TASK STATEMENT
Transcribe the part of the rows that opens with their first line and closes with the line containing "220V206H60V216L6 266V405L76 400L106", keeping both ends.

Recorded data
------------------------------

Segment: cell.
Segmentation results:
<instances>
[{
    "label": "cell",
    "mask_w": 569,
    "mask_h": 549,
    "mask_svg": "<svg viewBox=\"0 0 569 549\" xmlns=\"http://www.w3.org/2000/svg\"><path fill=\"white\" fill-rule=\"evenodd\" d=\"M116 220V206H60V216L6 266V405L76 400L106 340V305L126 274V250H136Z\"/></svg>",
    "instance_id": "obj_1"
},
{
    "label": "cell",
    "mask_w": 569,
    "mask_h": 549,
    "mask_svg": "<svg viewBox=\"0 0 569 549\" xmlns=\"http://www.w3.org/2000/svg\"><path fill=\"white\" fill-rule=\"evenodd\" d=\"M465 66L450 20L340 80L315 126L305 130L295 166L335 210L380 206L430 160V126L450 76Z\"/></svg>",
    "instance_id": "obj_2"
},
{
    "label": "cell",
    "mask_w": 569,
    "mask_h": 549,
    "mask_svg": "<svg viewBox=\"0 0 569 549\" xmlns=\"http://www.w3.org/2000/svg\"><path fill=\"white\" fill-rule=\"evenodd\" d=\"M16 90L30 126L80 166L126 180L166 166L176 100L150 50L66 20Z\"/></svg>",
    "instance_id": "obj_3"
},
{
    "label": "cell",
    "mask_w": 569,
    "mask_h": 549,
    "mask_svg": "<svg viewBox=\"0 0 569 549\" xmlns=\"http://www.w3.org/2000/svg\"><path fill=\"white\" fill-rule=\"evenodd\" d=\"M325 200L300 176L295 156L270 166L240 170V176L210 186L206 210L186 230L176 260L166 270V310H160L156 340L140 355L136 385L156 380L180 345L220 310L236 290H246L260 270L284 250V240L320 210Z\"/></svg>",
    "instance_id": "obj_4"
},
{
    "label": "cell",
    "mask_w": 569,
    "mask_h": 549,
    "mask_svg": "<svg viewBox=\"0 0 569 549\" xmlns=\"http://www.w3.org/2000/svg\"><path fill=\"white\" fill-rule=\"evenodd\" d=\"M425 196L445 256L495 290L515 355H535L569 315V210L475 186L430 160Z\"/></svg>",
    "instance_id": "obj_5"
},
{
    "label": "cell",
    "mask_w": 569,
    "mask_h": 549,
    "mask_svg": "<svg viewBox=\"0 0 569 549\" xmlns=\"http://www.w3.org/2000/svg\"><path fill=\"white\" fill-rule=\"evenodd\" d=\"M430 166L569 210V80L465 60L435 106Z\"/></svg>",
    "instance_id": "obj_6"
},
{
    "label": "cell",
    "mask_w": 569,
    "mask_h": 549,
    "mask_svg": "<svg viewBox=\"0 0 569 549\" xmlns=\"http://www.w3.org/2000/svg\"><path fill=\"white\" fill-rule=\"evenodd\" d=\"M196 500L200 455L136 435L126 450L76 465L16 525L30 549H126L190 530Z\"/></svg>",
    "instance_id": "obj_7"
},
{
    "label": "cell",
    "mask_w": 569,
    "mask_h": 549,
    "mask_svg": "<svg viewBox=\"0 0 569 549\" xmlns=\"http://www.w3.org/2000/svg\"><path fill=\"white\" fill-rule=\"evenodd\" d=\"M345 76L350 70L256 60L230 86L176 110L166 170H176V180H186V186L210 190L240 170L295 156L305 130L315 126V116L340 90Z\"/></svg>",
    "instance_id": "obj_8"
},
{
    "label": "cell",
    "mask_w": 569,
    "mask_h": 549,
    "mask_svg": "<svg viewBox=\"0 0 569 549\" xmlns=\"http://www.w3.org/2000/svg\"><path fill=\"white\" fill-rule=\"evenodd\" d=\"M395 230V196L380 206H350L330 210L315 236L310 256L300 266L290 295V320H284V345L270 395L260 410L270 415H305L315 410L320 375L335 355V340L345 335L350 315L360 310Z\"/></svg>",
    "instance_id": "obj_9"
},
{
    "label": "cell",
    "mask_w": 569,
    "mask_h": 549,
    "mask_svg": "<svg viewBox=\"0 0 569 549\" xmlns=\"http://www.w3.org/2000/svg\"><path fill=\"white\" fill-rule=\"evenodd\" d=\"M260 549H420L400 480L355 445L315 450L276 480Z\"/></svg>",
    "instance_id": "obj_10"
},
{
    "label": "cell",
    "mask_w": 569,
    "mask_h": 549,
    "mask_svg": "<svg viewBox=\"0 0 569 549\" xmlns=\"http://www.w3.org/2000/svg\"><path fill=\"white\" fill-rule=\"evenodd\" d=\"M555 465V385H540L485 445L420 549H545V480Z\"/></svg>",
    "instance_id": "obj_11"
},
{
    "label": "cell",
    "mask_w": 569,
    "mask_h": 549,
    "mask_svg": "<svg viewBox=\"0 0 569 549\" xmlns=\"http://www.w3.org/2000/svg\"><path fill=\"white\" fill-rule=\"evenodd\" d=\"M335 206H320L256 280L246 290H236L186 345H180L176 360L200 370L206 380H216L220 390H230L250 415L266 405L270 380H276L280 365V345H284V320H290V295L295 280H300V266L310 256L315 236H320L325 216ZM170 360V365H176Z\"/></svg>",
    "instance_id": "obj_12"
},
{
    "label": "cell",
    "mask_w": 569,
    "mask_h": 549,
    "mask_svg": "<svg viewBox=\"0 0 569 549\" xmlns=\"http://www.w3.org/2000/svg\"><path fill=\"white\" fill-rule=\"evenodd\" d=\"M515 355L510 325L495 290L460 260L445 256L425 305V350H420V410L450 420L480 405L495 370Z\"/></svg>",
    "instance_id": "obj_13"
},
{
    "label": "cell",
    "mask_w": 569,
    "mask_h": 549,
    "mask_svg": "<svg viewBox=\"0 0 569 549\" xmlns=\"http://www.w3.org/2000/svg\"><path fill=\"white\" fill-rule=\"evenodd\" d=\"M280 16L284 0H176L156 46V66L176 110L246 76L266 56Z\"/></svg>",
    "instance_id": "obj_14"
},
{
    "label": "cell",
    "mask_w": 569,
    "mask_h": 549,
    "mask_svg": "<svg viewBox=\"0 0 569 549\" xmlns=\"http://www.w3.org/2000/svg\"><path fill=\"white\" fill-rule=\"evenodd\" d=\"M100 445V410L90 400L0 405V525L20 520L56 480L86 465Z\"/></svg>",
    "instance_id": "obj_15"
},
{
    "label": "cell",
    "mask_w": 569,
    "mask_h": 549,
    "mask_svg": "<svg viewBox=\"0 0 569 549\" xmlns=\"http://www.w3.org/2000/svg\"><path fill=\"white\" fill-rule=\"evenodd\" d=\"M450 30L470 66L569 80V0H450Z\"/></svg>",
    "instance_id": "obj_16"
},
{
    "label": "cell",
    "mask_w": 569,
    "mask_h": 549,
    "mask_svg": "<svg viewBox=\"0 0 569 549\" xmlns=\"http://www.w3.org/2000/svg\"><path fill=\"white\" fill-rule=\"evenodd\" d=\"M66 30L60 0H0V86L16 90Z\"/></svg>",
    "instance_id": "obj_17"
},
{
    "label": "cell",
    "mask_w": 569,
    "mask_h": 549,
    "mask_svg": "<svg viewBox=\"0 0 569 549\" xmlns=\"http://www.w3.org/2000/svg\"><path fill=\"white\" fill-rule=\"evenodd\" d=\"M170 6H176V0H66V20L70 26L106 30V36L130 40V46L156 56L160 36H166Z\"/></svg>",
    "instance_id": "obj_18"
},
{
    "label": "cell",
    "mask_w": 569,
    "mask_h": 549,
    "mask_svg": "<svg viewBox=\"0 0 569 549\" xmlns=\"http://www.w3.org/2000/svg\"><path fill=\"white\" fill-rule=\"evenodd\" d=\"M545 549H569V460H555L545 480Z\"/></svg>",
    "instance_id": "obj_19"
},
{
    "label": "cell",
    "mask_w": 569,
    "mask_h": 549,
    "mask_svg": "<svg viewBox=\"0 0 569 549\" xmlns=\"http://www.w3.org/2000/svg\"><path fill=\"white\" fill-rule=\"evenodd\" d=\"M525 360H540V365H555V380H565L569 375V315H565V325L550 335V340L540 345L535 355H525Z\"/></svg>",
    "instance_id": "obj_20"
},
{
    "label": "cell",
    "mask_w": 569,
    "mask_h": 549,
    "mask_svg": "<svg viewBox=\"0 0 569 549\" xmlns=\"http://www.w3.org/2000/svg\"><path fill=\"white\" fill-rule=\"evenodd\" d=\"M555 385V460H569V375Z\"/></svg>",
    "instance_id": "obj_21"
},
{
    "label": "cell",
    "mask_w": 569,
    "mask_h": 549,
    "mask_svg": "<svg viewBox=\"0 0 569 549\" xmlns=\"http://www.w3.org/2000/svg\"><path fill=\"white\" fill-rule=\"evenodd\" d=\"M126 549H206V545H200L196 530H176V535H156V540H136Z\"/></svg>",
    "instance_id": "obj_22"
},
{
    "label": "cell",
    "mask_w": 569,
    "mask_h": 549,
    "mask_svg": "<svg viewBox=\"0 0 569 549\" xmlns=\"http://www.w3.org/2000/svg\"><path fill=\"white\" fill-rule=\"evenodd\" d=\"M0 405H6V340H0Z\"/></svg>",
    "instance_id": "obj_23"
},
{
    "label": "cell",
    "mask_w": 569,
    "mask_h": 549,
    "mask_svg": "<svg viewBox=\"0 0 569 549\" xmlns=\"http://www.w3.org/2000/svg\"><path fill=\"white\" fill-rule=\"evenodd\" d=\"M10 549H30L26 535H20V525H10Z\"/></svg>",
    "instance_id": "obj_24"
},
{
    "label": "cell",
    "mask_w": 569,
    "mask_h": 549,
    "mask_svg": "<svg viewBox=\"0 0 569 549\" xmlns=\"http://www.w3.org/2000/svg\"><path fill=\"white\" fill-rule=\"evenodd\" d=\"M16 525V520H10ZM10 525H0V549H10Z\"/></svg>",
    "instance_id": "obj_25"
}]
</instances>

------------------------------

RESULT OF THE TASK
Segment: cell.
Segmentation results:
<instances>
[{
    "label": "cell",
    "mask_w": 569,
    "mask_h": 549,
    "mask_svg": "<svg viewBox=\"0 0 569 549\" xmlns=\"http://www.w3.org/2000/svg\"><path fill=\"white\" fill-rule=\"evenodd\" d=\"M116 220V206H60V216L6 266V405L76 400L106 340V305L126 274V250H136Z\"/></svg>",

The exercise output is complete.